After a two-year blizzard of consultations, debates, task forces and reports, the General Assembly of the United Nations started its final round of negotiations on 19 January 2015 to finalize the global post-2015 development agenda, a follow-up to the Millennium Development Goals (MDGs).

The main document of discussion was a proposal for 17 sustainable development goals (SDGs) and 169 targets. With such a hefty list, changes—and perhaps a shorter list—can be expected before the final text is ready for adoption in September 2015. The scope of the core goals, however, should remain untouched.

Goal 8 seeks to “promote sustained, inclusive and sustainable economic growth, full and productive employment and decent work for all.” With unemployment set to increase over the next five years—over 212 million more people are likely to be out of a job by 2019 and many more trapped in vulnerable and precarious jobs—this goal reflects the concerns of Governments and people all over the world.

PROVIDED INFORMATION:
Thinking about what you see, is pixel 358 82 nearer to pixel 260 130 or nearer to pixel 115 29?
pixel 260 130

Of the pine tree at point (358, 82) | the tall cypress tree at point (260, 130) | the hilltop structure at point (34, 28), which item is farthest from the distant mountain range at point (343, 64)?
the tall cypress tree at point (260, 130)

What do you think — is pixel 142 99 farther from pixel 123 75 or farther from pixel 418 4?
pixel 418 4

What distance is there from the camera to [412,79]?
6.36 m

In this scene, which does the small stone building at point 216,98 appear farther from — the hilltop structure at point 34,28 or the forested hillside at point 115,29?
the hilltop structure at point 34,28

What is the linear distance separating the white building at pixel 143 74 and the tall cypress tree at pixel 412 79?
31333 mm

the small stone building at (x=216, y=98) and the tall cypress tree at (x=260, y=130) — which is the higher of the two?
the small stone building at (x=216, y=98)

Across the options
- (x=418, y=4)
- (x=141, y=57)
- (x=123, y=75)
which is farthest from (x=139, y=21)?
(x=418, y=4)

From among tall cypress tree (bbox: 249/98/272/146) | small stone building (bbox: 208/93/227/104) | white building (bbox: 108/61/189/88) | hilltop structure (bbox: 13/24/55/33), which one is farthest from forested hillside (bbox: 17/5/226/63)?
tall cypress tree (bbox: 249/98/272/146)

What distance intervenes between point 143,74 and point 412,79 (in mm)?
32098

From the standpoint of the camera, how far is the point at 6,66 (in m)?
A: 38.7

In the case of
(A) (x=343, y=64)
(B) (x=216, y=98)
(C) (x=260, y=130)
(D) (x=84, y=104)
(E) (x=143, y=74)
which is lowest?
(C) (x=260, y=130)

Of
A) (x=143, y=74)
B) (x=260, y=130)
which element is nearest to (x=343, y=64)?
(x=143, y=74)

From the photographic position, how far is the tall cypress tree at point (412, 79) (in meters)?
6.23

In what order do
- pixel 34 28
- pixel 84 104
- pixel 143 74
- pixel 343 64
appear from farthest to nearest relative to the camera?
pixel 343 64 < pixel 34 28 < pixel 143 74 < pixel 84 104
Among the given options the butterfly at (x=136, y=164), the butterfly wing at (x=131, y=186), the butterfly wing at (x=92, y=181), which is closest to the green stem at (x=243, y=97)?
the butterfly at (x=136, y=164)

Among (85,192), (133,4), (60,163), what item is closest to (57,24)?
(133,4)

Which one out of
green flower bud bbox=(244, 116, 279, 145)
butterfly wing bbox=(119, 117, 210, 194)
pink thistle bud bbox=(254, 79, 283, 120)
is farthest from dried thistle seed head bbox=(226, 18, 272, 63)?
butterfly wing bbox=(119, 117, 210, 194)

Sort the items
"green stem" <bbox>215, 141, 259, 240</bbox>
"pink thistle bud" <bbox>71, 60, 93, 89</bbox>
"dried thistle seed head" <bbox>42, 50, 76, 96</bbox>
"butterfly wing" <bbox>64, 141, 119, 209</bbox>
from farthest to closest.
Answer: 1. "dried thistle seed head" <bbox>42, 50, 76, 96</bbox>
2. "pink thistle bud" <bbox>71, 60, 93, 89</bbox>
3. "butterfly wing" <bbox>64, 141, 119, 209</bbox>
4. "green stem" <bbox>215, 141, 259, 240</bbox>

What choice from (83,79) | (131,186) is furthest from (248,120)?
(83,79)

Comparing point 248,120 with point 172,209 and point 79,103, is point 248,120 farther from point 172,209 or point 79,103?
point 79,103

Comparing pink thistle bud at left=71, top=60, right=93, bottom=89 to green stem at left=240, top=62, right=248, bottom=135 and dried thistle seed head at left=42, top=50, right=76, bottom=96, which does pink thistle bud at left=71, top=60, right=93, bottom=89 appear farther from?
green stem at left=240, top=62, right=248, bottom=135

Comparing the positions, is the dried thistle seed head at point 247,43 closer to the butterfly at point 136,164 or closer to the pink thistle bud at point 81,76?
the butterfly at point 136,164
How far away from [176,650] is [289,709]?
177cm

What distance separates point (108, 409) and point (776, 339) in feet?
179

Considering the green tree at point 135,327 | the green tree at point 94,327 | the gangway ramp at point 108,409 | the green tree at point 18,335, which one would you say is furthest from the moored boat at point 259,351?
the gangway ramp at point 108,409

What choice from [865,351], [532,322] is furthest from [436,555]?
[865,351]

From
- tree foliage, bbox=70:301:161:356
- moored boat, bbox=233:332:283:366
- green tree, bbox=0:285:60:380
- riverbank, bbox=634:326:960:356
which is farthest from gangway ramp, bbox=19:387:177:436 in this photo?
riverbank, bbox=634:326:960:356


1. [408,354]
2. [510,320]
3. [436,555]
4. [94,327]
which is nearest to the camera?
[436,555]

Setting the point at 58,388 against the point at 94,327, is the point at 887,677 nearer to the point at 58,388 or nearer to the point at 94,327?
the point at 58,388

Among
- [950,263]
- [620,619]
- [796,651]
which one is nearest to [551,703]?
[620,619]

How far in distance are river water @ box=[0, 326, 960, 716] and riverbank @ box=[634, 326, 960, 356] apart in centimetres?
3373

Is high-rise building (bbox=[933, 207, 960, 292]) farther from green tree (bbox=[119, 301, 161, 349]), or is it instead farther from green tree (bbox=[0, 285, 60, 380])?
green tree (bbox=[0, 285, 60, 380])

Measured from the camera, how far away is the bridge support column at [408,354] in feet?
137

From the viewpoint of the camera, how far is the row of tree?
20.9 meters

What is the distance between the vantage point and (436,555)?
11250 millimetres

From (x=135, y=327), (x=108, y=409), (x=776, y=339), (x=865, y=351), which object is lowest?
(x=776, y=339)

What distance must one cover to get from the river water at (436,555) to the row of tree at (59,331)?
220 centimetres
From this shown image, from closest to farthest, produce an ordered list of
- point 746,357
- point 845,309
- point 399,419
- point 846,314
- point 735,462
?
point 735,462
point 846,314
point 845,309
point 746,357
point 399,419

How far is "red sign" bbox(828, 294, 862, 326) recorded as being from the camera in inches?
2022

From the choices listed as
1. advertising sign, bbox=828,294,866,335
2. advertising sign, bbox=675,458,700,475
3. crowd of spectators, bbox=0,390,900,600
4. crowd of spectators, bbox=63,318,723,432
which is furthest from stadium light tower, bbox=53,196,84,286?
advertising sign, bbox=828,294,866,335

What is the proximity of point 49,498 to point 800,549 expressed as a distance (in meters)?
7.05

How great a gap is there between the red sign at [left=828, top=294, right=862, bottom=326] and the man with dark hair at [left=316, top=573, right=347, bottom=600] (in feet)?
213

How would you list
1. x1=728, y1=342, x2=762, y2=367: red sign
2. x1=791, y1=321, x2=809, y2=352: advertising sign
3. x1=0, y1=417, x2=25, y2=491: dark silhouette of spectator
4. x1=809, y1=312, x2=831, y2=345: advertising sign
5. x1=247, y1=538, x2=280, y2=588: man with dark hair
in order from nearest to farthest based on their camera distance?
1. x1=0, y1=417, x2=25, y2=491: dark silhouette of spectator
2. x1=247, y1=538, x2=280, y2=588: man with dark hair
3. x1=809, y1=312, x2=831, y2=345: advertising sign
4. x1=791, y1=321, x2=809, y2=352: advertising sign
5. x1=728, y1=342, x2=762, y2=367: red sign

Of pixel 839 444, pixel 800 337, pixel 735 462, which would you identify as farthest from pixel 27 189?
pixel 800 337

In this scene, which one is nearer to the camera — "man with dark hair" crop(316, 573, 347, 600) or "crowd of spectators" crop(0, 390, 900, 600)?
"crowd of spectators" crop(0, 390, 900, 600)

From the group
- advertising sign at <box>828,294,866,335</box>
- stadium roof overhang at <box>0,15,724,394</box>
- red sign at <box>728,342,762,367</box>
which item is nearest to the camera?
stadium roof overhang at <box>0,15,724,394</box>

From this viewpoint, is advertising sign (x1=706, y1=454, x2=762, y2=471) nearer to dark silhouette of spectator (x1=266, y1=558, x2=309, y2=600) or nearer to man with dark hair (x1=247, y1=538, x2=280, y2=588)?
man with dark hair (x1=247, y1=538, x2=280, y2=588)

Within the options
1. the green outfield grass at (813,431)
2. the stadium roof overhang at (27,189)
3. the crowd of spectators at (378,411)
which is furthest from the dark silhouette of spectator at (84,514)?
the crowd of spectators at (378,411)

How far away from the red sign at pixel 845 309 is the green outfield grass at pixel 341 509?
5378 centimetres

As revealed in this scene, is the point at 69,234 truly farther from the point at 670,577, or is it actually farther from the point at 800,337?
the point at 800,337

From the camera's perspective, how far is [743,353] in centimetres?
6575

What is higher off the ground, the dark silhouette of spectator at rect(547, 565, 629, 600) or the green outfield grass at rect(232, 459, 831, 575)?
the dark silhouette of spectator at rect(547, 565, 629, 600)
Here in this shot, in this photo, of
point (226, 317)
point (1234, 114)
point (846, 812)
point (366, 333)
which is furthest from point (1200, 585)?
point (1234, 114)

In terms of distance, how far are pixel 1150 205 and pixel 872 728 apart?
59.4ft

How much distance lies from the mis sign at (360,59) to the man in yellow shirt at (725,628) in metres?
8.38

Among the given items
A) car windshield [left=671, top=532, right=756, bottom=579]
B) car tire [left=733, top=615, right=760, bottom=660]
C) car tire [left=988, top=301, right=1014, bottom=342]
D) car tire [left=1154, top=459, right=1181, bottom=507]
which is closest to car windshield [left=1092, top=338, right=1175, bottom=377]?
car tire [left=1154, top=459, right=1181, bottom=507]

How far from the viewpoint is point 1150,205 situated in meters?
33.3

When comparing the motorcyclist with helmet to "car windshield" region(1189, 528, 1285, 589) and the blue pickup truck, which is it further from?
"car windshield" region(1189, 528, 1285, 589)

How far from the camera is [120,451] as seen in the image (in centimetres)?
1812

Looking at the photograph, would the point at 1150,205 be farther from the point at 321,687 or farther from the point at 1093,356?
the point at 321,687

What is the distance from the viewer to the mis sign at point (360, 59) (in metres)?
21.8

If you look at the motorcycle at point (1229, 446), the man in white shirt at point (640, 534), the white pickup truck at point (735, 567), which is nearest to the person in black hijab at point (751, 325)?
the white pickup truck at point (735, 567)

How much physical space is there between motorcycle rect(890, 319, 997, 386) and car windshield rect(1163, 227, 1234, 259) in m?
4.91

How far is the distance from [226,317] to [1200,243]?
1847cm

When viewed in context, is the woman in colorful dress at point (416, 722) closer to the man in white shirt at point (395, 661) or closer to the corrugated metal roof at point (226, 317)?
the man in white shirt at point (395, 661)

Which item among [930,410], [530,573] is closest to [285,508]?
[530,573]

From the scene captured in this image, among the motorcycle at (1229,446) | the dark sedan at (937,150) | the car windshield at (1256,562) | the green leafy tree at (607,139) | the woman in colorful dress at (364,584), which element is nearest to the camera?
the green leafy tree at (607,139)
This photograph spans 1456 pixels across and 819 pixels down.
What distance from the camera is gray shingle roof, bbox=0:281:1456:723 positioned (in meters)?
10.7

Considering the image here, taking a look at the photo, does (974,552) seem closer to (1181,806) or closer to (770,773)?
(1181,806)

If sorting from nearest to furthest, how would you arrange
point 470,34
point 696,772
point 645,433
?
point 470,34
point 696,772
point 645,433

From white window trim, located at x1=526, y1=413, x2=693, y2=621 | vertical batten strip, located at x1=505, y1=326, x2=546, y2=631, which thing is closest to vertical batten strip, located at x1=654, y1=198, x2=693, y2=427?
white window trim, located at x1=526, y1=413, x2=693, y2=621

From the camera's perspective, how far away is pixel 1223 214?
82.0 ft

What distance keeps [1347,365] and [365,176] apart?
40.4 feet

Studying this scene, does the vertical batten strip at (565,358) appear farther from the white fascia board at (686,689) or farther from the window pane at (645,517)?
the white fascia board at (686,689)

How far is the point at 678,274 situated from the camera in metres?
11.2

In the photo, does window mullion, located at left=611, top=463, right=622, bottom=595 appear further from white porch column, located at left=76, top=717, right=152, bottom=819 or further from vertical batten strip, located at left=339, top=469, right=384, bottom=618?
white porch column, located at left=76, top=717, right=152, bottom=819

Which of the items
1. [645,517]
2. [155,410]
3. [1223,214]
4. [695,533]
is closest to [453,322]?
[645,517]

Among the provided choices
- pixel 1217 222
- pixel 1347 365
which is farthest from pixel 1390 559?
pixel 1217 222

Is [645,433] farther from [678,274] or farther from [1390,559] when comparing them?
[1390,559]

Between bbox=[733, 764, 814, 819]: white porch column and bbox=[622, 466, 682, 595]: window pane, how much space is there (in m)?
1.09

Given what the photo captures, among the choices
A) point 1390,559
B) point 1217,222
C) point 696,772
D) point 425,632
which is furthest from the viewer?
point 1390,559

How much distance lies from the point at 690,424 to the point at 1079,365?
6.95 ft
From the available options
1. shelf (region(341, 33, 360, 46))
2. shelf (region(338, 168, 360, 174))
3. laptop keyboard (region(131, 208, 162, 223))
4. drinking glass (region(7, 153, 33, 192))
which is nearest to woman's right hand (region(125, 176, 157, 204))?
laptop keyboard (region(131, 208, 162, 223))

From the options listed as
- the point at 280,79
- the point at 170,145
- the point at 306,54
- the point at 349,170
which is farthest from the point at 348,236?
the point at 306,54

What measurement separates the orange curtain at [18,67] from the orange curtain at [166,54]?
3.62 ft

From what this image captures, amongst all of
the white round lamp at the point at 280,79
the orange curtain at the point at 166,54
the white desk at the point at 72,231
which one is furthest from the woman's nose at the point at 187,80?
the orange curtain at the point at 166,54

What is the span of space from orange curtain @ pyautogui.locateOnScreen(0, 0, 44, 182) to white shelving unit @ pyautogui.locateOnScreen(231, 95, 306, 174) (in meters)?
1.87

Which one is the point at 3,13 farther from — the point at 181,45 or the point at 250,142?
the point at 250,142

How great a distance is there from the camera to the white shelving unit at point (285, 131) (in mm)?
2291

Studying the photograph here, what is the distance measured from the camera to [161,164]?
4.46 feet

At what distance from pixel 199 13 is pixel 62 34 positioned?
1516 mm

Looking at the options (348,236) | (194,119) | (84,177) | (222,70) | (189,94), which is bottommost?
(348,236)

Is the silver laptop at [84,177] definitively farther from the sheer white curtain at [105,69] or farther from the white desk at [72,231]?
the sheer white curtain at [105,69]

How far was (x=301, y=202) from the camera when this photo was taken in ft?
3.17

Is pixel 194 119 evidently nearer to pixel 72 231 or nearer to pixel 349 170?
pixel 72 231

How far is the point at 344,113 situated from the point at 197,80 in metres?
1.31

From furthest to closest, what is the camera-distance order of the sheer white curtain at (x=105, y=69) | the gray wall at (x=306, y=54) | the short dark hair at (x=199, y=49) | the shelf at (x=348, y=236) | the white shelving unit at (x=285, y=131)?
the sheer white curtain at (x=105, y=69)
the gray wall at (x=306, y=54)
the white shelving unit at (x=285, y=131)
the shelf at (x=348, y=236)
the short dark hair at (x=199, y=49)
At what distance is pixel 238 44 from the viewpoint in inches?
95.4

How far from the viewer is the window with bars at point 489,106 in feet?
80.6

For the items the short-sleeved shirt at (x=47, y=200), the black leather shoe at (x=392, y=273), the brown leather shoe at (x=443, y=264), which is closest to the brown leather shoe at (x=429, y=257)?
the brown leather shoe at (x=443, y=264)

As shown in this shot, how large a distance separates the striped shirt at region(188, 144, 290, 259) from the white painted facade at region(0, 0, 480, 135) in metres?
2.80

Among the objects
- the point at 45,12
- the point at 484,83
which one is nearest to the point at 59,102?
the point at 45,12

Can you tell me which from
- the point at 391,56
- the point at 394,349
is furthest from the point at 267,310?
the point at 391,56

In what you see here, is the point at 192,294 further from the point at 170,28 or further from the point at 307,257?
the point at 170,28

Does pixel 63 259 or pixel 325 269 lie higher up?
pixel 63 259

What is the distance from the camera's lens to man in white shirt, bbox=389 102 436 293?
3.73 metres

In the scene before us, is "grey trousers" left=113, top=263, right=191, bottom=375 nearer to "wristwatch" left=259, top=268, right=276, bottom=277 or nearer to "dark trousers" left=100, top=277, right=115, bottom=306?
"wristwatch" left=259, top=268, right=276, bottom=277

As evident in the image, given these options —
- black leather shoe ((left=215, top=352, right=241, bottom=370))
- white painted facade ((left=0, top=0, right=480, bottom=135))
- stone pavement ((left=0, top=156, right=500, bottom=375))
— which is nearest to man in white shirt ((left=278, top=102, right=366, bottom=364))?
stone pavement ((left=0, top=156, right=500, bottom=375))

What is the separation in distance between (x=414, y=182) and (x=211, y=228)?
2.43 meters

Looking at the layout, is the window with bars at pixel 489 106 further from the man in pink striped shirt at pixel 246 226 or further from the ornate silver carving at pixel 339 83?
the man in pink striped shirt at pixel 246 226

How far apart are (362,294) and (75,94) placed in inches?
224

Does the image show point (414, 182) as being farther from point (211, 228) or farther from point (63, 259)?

TASK LIST:
1/ Answer these questions from the UN post-2015 agenda excerpt:
(a) On what date did the General Assembly begin its final round of negotiations?
(b) How many targets were in the proposal under discussion?
(c) How many more people are likely to be out of a job by 2019?
2/ Resume the UN post-2015 agenda excerpt, picking up right after its final sentence.
The listing is not needed for anything here.

TASK RESULTS:
1/
(a) 19 January 2015
(b) 169
(c) Over 212 million

2/
For the International Labour Organization (ILO) Goal 8 includes the following priorities:

  • full and productive employment and decent work
  • the gender pay gap youth unemployment
  • ending all forms of child labour formalizing the informal economy
  • entrepreneurship and micro-, small- and medium-sized enterprises
  • protecting labour rights and promoting safe, secure working environments
  • migrant workers

Decent work priorities are also included in other goals. Technical and vocational skills are covered under Goal 4 on education, and social protection floors are discussed in Goal 1 on poverty.

Will all this actually translate into real changes in the realm of work? Despite amazing progress in certain areas, the preceding MDGs have a mixed record. So can the SDGs do better? The answer is that they must.

Showing results will be vital to sustain and advance the idea of multilateral cooperation. The new agenda will remain non-binding and voluntary. Nevertheless, it will influence key areas of policy, orient public opinion, steer official development assistance (ODA) and other development spending, and provide some benchmarks to gauge and review Governments’ choices. It will also set the direction for programming activities within the United Nations development system.

In terms of Goal 8 and the decent work agenda, what should we focus on? Here are some thoughts on three key areas.

Policy Changes at the Country Level

While the goals are global, each country will set its own national targets. Success will depend largely on action at the country level, driven mainly by the willingness of Governments to prioritize the goals and targets and adjust their policies. ILO advice will be available to inspire better policy design.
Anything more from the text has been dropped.